Abstract

Background: OSAS is characterized by a chronic intermittent hypoxia (CIH) and sleep fragmentation. PSG is the gold standard for diagnosis. New biomarkers have been proposed. BDNF is a key mediator of cognitive functions. Changes of BDNF serum levels follow CIH. OSAS patients have mucosal upper airways inflammation. BDNF has been identified in various chronic inflammatory airways diseases. Objectives: BDNF serum levels and mucosal expression in severe OSAS patients compared to controls. Relationship of serum BDNF with neurocognitive function. Changes in serum BDNF after CPAP. Methods: Serum BDNF, upper airways mucosal biopsy and Montreal Cognitive Assestment (MoCA) are performed in 12 naive severe OSAS patients and in 8 controls.

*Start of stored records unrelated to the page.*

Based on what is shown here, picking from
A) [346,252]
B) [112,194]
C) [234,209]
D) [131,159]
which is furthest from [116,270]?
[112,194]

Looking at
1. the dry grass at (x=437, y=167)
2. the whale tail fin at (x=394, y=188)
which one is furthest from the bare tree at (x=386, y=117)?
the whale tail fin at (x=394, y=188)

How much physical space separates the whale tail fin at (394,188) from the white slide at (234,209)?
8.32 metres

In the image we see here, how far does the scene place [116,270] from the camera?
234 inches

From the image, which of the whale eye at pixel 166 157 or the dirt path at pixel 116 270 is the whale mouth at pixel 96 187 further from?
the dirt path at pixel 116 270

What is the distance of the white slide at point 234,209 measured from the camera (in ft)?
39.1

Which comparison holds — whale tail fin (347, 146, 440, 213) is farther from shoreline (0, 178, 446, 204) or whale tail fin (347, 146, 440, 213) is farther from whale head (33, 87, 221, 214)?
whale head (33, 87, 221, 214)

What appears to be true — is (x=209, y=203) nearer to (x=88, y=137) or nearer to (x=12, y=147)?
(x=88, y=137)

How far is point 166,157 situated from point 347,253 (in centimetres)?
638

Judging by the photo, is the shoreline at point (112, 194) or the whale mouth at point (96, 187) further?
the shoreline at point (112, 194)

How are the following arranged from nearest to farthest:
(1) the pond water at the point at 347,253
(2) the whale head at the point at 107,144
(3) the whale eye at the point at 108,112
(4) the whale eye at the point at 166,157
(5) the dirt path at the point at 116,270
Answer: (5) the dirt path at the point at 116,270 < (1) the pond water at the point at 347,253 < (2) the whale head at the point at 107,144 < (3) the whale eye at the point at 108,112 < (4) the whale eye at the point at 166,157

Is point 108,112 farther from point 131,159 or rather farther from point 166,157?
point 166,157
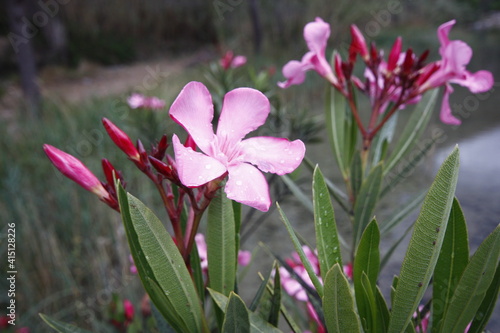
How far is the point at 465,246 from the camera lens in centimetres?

In OSAS patients serum BDNF and MoCA were reassessed after 45 days of CPAP treatment. Results: BDNF in OSAS was significantly higher than controls (p=0.01) and showed a positive correlation with ODI (p=0.01, r=0.6). Serum BDNF had a decreasing trend after CPAP treatment. Before the treatment, MoCA scores were lower in OSAS than controls and are positively correlated with serum BDNF levels (p=0.02, r=0.57). MoCA is normalized by CPAP therapy. Immunohistochemistry of mucosal biopsy in OSAS patients showed higher inflammatory infiltrate CD3+ CD79a+ (BDNF positive) than controls. Conclusions: OSAS patients showed higher serum BDNF levels and lower MoCA scores than controls. The positive correlation between BDNF values and MoCA might reveal a peculiar BDNF-mediated neuroprotective mechanism against neuroinflammation induced by hypoxia. OSAS have mucosal upper airway lymphocytic inflammation BDNF positive.